Guides

Treemap visualizations

⚠️

Check This First!

This article refers to BaseModel accessed via Docker container. Please refer to Snowflake Native App section if you are using BaseModel as SF GUI application.

Treemap allows for some interactivity when exploring the results and is quite simple to understand. This article explains and shows how to generate default plots and plots with hierarchy predefined by a user.

📘

Note

Generation of Treemap requires prior creation of interpretability results with interpret function described in Interpreting your model's predictions.

Default Treemap

The code snippet below demonstrates how to generate basic Treemap visualizations.

from pathlib import Path
from monad.ui.interpretability import TreemapGenerator

tg_from_files = TreemapGenerator(
  interpretability_files_path="<path/where/interpret/results/were/saved>"  # the same as output_path passed to interpret function
)
tg_from_files.plot_treemap(
  output_file_path="<path/to/html/treemap/file/to/save.html>"),  # .html file
)

📘

Note

The Treemap HTML file saved with plot_treemap function is interactive. Below, for ease of understanding, we explain the Treemap in static screenshots.

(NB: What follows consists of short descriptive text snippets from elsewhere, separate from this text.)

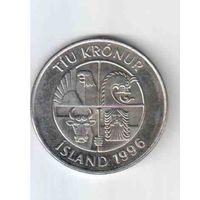 10 крон 1996 года Исландии  30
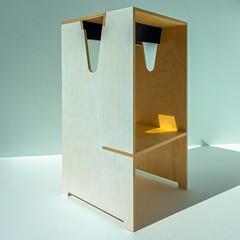 Furniture Design - Build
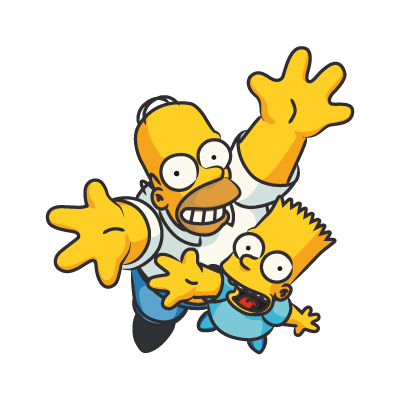 The Simpsons Homer vector logo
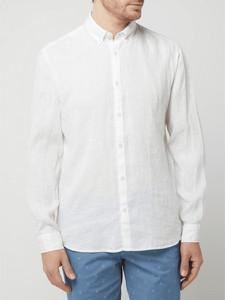 Koszula Esprit z długim rękawem z lnu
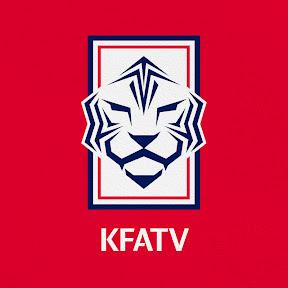 한국 축구의 모든 것_KFATV 순위 페이지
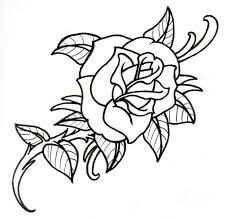 230x219 Thorns Tattoo By On @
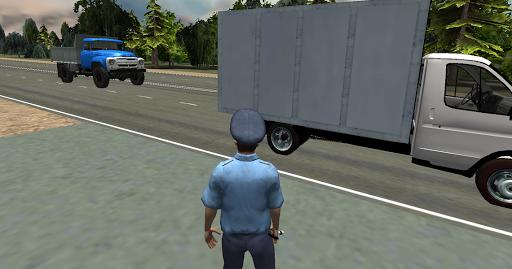 Traffic Police Simulator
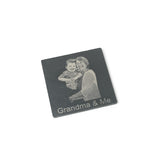 Bespoke SLATE Coasters with your own photo engraved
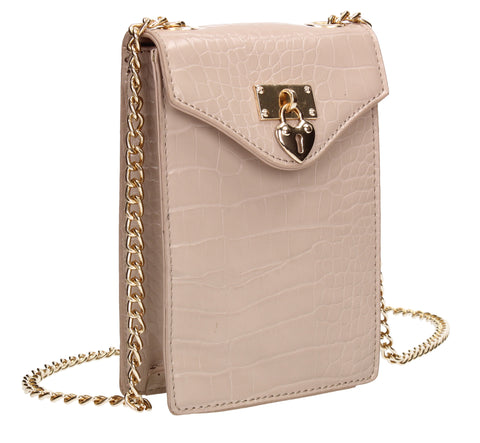 Willow Tall Patent Croc Effect Crossbody Bag Nude Pink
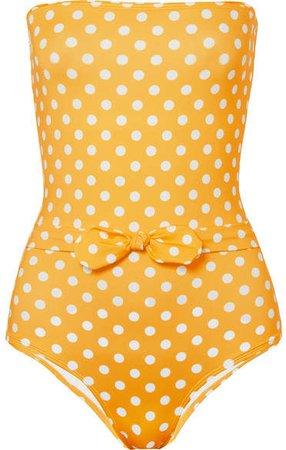 VerdeLimón - Porto Polka-dot Bandeau Swimsuit - Yellow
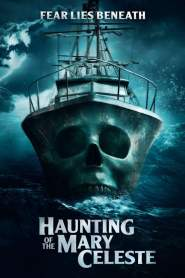 Haunting of the Mary Celeste cały film online pl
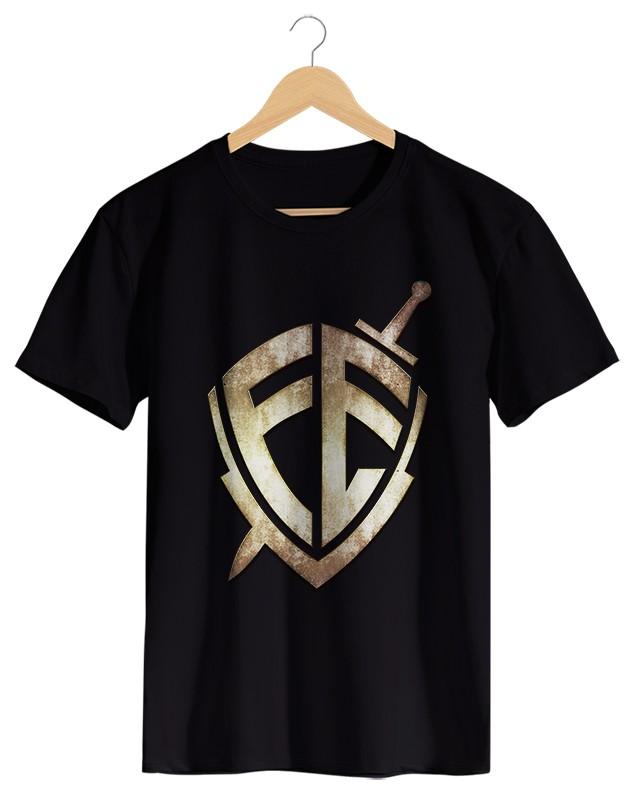 Escudo da Fé - Camiseta Masculina Preta em Malha Algodão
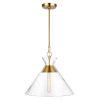 This item: Atlantic Burnished Brass 18-Inch One-Light Pendant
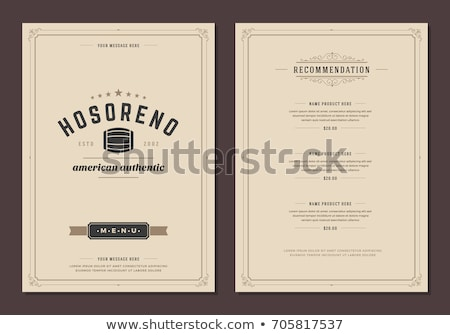 menu · sjabloon · restaurant · chef · verbergen · achter - stockfoto © Fisher
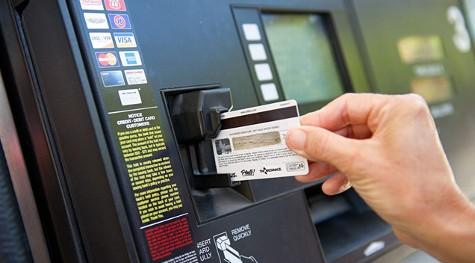 gas credit card
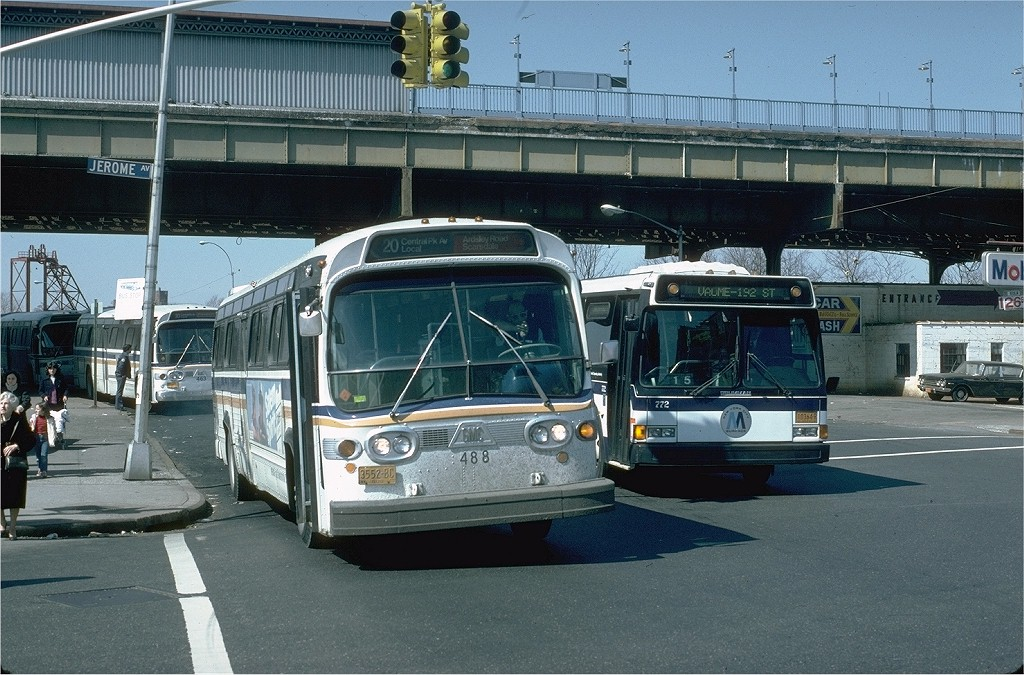 (229k, 1024x675)<br><b>Country:</b> United States<br><b>City:</b> New York<br><b>System:</b> New York City Transit<br><b>Line:</b> IRT Woodlawn Line<br><b>Location:</b> Bedford Park Boulevard <br><b>Photo by:</b> Steve Zabel<br><b>Collection of:</b> Joe Testagrose<br><b>Date:</b> 3/20/1982<br><b>Notes:</b> View of station with ClubTransportation bus #488 on Rt. 20<br><b>Viewed (this week/total):</b> 0 / 3698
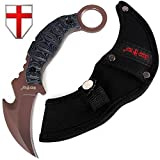 Grand Way Fixed Blade Karambit Knife HK980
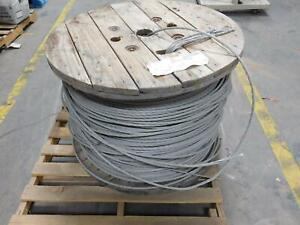 General Cable Acsr ga2 Aluminum Cable Steel Reinforced 6000 Ft T144402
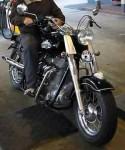 Информация по эксплуатации, максимальная скорость, расход топлива, фото и видео мотоциклов Dakota 4si (2007)
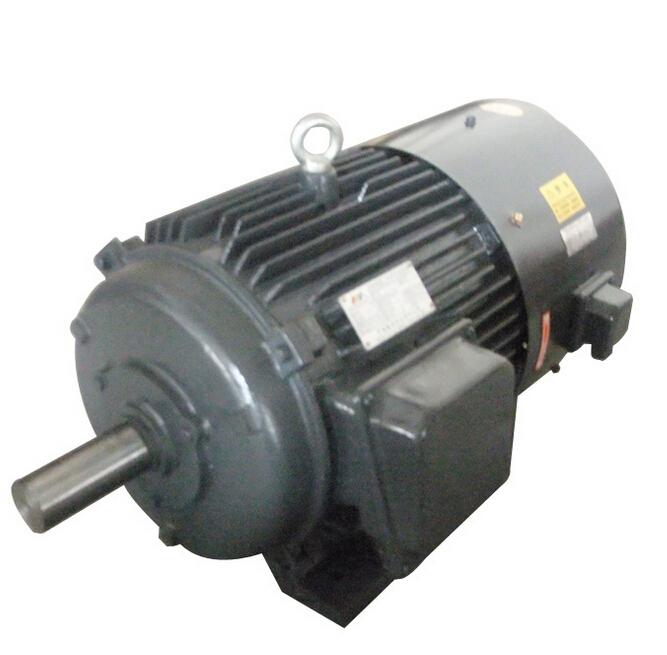 YVP系列变频调速电机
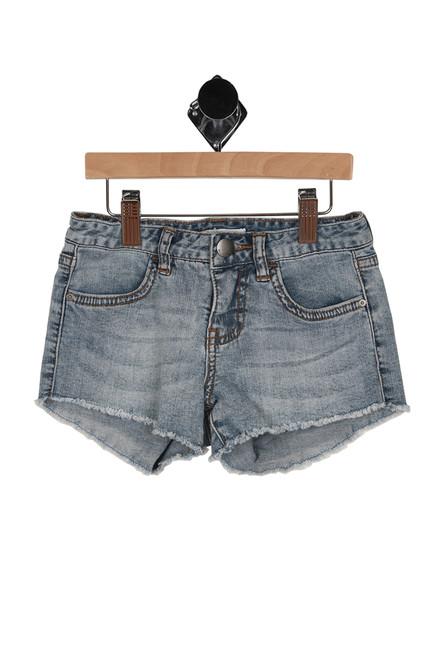 Cut Off Denim Shorts (Little/Big Kid)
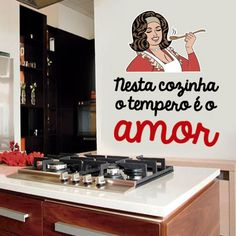 Home Decor, Wall Tile Adhesive, Dressing, Kitchens, People, Amor, Decoration Home, Room Decor, Home Interior Design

The Initial general view will look more or less like this:

It shows different features and their relative feature importance - magnitude and direction. It is possible to click any of the blocks to drill into more details, for example, if I click the price block I get the following view:

There are 2 important parts to the interpretation here:

  • attribution color - describes the direction of the attribution. Green means positive influence on final prediction, red means negative influence. For example, if we drill down into sales_channel_id:

We can see that transactions via sales_channel_id = 1 is attributed with increased probability of churning in the future, while sales_channel_id = 2 - decreases probability of churn

  • attribution value- this is a percentage influence - how many percentage points does a given feature increase/decrease probability of churn.

Parameters for Treemap generation

Class TreemapGenerator is used to produce Treemaps.

TreemapGenerator parameters
  • interpretability_files_path: Path
    No default
    Path to interpretability attributions generated with interpret function. If provided, treemap based only on training data will be generated. Treemap levels will be as follows: data sources, features, feature values.
  • hierarchy: TreemapHierarchy
    No default
    Custom definition of a Treemap hierarchy. If provided, Treemap based on defined hierarchy will be generated.

Exactly one of interpretability_files_path and hierarchy parameters should be provided.

To generate Treemap as an HTML file call plot_treemap method on an object of class TreemapGenerator.


TreemapGenerator.plot_treemap parameters
  • output_file_path: Path
    No default
    Path to an output HTML file where Treemap should be saved.
  • n_largest_per_feature: int, optional
    Default: 1500
    Maximum number of the largest attribution values per feature to include on the plot. Rest of the feature values will be summed up and displayed as one element named rest_of_feature_values. If None all attribute values will be shown.
  • n_largest: int, optional
    Default: None
    Maximum number of largest attribution values to include on the plot. Rest of the feature values won't be on the plot. If None all attribute values will be shown.
  • exclude_positive_attributions: bool
    Default: False
    If positive attributions should be excluded from the plot.
  • exclude_negative_attributions: bool
    Default: False
    If negative attributions should be excluded from the plot.
  • max_depth: int
    Default: 3
    Defines the number of levels rendered at one time on a Treemap. If set to -1 will render all the hierarchy levels. Defaults to 3.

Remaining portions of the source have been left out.